— START OF Input for this task —

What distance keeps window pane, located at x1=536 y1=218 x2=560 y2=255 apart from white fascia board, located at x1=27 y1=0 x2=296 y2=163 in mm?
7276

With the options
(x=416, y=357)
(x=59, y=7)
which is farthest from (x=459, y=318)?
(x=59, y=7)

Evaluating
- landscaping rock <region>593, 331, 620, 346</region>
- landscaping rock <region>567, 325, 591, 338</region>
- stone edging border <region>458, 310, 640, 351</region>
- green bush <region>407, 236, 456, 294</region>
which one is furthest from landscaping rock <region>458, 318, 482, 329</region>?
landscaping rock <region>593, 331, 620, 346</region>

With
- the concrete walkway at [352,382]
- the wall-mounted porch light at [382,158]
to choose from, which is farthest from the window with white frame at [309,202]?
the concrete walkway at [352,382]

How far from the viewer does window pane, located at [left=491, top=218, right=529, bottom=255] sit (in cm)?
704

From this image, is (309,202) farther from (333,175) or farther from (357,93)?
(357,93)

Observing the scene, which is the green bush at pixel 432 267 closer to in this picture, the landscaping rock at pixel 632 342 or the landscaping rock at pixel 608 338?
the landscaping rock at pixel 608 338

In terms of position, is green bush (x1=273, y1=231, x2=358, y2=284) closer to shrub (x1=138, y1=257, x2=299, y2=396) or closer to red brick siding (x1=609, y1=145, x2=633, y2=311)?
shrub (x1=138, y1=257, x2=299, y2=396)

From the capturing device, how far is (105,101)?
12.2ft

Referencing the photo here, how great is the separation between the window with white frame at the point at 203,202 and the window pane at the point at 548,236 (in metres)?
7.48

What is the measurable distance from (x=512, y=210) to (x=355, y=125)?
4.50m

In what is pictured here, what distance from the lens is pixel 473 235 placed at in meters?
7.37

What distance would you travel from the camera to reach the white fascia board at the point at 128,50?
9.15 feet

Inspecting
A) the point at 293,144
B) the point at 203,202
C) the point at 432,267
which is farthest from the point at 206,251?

— END OF Input for this task —

### Short task
Take the line holding "In terms of" and all lines after it through the end of the data, and set them down exactly.

### Written reply
In terms of position, is green bush (x1=273, y1=231, x2=358, y2=284) closer to shrub (x1=138, y1=257, x2=299, y2=396) or closer to red brick siding (x1=609, y1=145, x2=633, y2=311)?
shrub (x1=138, y1=257, x2=299, y2=396)

From the capturing device, how far is (105,101)?
12.2ft

Referencing the photo here, how great is the separation between the window with white frame at the point at 203,202 and the window pane at the point at 548,236 (in metres)?
7.48

What is the measurable distance from (x=512, y=210) to (x=355, y=125)?
4.50m

In what is pictured here, what distance from the lens is pixel 473 235 placed at in meters?
7.37

What distance would you travel from the camera to reach the white fascia board at the point at 128,50?
9.15 feet

Inspecting
A) the point at 293,144
B) the point at 203,202
C) the point at 432,267
which is farthest from the point at 206,251?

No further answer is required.